Given instruction: Exact reproduction is required for all entries.
++++ Input rows ++++
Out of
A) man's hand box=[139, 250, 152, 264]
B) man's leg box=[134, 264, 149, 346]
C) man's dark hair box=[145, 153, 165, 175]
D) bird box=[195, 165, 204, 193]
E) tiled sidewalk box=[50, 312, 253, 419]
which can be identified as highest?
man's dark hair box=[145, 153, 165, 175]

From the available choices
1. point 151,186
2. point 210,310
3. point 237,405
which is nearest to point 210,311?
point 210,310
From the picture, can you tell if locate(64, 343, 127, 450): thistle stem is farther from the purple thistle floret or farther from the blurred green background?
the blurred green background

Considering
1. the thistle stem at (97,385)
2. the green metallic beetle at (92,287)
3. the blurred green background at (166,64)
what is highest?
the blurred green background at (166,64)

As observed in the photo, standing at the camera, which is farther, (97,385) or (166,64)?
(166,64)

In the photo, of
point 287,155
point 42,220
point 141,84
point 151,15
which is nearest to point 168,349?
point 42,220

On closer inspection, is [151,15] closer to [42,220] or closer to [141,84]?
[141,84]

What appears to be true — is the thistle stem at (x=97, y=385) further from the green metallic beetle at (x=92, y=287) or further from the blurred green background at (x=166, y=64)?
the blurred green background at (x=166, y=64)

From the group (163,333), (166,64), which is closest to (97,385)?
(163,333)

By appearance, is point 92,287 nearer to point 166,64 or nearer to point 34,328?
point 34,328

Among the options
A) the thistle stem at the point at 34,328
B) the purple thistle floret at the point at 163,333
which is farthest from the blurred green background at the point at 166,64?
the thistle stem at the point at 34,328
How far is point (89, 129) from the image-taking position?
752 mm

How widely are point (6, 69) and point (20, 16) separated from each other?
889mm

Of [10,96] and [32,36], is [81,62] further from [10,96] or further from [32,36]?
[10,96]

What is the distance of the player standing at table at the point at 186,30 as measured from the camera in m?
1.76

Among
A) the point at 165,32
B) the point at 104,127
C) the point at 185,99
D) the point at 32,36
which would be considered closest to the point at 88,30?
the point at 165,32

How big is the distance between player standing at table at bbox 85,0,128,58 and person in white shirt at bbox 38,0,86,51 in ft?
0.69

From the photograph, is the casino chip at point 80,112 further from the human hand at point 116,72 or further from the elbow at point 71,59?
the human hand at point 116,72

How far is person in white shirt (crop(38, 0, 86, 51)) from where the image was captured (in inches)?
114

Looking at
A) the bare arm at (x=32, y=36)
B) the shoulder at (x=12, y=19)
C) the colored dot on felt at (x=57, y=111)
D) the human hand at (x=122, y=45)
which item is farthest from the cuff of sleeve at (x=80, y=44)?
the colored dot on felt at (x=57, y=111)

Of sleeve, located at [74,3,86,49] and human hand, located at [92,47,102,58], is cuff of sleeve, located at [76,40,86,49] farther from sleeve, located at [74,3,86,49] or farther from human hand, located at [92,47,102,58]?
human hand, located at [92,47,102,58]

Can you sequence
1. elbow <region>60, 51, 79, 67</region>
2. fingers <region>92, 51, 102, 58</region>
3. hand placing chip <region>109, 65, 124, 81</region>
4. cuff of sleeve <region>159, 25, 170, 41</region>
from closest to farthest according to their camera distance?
++++
Output for this exercise:
Out of
A) man's hand box=[139, 250, 152, 264]
B) man's leg box=[134, 264, 149, 346]
C) man's dark hair box=[145, 153, 165, 175]
D) bird box=[195, 165, 204, 193]
E) tiled sidewalk box=[50, 312, 253, 419]
which can be identified as highest?
man's dark hair box=[145, 153, 165, 175]

From the available choices
1. point 151,186
2. point 210,310
3. point 237,405
which is nearest to point 210,311?
point 210,310
From the picture, can you tell if locate(64, 343, 127, 450): thistle stem is farther from the purple thistle floret or farther from the blurred green background?
the blurred green background

Considering
1. the thistle stem at (97,385)
2. the green metallic beetle at (92,287)
3. the blurred green background at (166,64)
what is highest?
the blurred green background at (166,64)

As observed in the photo, standing at the camera, which is farther, (97,385) or (166,64)?
(166,64)

In the photo, of
point 287,155
point 42,220
point 141,84
point 151,15
which is nearest to point 168,349?
point 42,220

On closer inspection, is [151,15] closer to [42,220] or closer to [141,84]?
[141,84]

What appears to be true — is the thistle stem at (x=97, y=385) further from the green metallic beetle at (x=92, y=287) or further from the blurred green background at (x=166, y=64)?
the blurred green background at (x=166, y=64)

From the group (163,333), (166,64), which is closest to (97,385)?
(163,333)

By appearance, is point 92,287 nearer to point 166,64 or nearer to point 34,328?
point 34,328

Among the options
A) the thistle stem at the point at 34,328
B) the purple thistle floret at the point at 163,333
which is farthest from the blurred green background at the point at 166,64?
the thistle stem at the point at 34,328
How far is point (89, 129) from the image-taking position?
752 mm

How widely are point (6, 69) and point (20, 16) separated from each other?
889mm

Of [10,96] and [32,36], is [81,62] further from [10,96] or further from [32,36]?
[10,96]

What is the distance of the player standing at table at the point at 186,30 as measured from the camera in m?
1.76

Among
A) the point at 165,32
B) the point at 104,127
C) the point at 185,99
D) the point at 32,36
which would be considered closest to the point at 88,30?
the point at 165,32

How big is the distance between player standing at table at bbox 85,0,128,58 and person in white shirt at bbox 38,0,86,51 in ft?
0.69

From the photograph, is the casino chip at point 80,112 further from the human hand at point 116,72 or further from the elbow at point 71,59?
the human hand at point 116,72

How far is person in white shirt (crop(38, 0, 86, 51)) from where the image was captured (in inches)?
114

Looking at
A) the bare arm at (x=32, y=36)
B) the shoulder at (x=12, y=19)
C) the colored dot on felt at (x=57, y=111)
D) the human hand at (x=122, y=45)
which item is farthest from the cuff of sleeve at (x=80, y=44)?
the colored dot on felt at (x=57, y=111)

Of sleeve, located at [74,3,86,49] and human hand, located at [92,47,102,58], is cuff of sleeve, located at [76,40,86,49] farther from sleeve, located at [74,3,86,49] or farther from human hand, located at [92,47,102,58]?
human hand, located at [92,47,102,58]

Can you sequence
1. elbow <region>60, 51, 79, 67</region>
2. fingers <region>92, 51, 102, 58</region>
3. hand placing chip <region>109, 65, 124, 81</region>
4. cuff of sleeve <region>159, 25, 170, 41</region>
from closest to farthest according to their camera distance?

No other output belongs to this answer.